Już w lipcu alarmowałam, że Ministerstwo Elżbiety Rafalskiej grzebie przy ustawie o przeciwdziałaniu przemocy w rodzinie, wykręcając się przy tym od konsultacji z podmiotami innymi niż Ordo Iuris. Efekty tych prac poznaliśmy 31 grudnia. To, że premier Morawiecki zorientował się, że idą wybory i przytomnie cofnął Rafalskiej jej szkodliwą ustawę, nie zmienia faktu, że komuś postało w głowie, aby taką nowelę w ogóle napisać i bez wstydu pokazać światu.

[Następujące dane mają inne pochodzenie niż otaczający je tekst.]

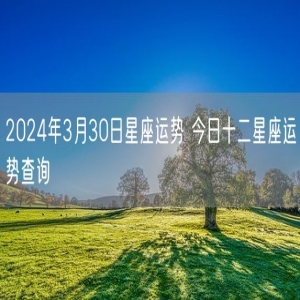 2024年3月30日星座运势 今日十二星座运势查询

Dla tego rządu rodzina jest święta. Święta i nienaruszalna. I basta. Styczniowa interwencja szefa rządu była jedynie desperacką próbą zasłonięcia makietą płonącego lasu. Rodzina jest naszą dumą – im więcej dzieci, tym więcej dumy, niezależnie od całej reszty innych okoliczności. Choćby w niej bito (vide nieśmiertelna Beata Szydło gratulująca radnym Zakopanego) i przymierano głodem, bo niepełnosprawne dziecko w polskich realiach często dla reszty rodziny oznacza uziemienie w domu i życie poniżej godności.
Elżbieta Rafalska, aby utrzymać ten fantazmat rodziny w kupie, jest skłonna nawet zignorować lata pracy specjalistów opracowujących Niebieską Kartę, kroplę w morzu potrzeb systemowego wsparcia ofiar przemocy domowej. Myślała, myślała i wymyśliła: jak nie będzie procedur, to nie będzie zgłoszeń! I na konferencji prasowej można się będzie pochwalić, jak mało w tym roku Niebieskich Kart założyli, taką mamy w Polsce rodzinę na schwał, nie to co w jakiejś Francji czy Szwecji. Eureka.

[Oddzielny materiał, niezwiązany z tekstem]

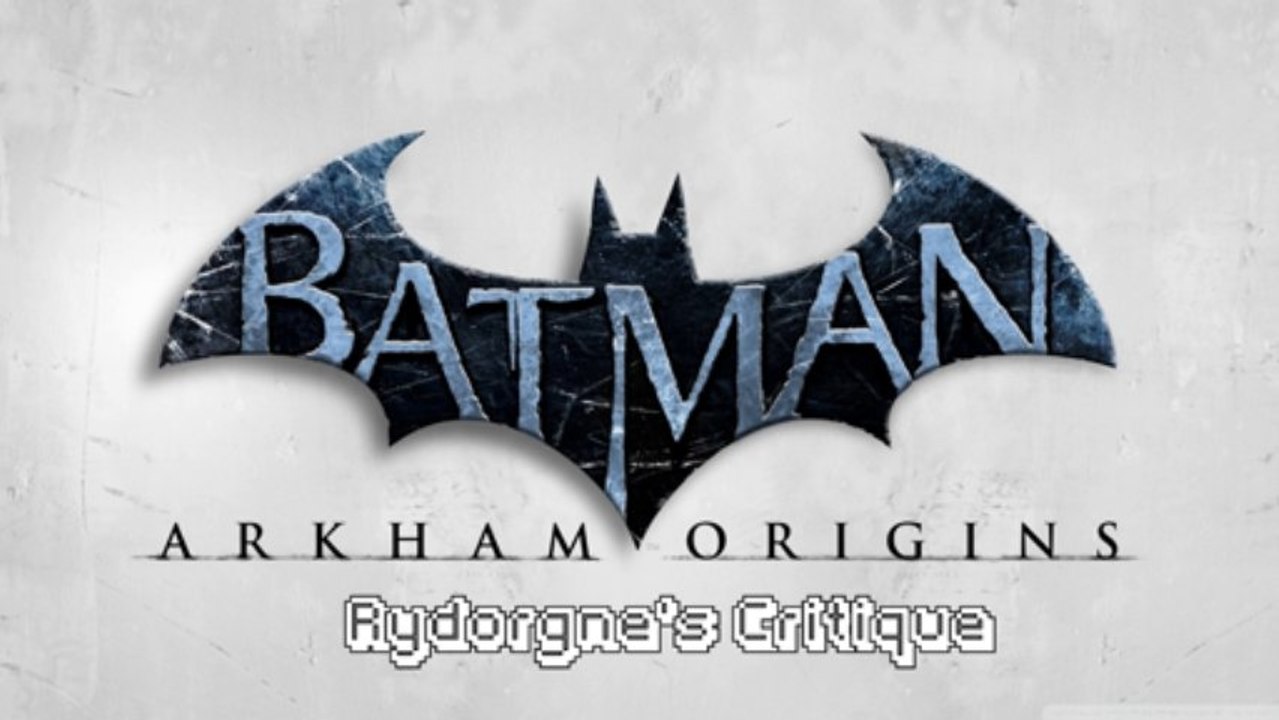 Rydorgne's Critique Batman  Arkham Origins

Fiksacją tego rządu jest, aby ludzie się nie rozwodzili i aby rodzić na potęgę. I to się nie zmieni. Tę fasadę politycy PiS dalej będę pucować i polerować. O tym, co się za nią kryje, nie należy mówić głośno. Zbigniew Ziobro wielokrotnie podkreślał, że nie widzi potrzeby dorzucania funduszy na działanie Niebieskiej Linii czy Centrum Praw Kobiet. Bo tam się tę polską, świętą rodzinę rozwala. Cały trud zakopiańskich radnych idzie na marne, kiedy uciekinierka z domu słyszy „nie wracaj do niego, pomożemy ci”.
Bądźcie pewni, że powróci jeszcze kwestia opłat za rozwody, czy osławione „bykowe” w jakiejś zmodyfikowanej formie. Kwestia pudrowania przemocy w rodzinie jest tylko jednym z trybików Wielkiej Sprawy – nienaruszalności wielkiej świętej rodziny. Normalnej rzecz jasna. Czyli takiej z chłopcem i dziewczyną oraz obrączką na palcu. Śliwa pod okiem na tym obrazku nikomu nie będzie przeszkadzać.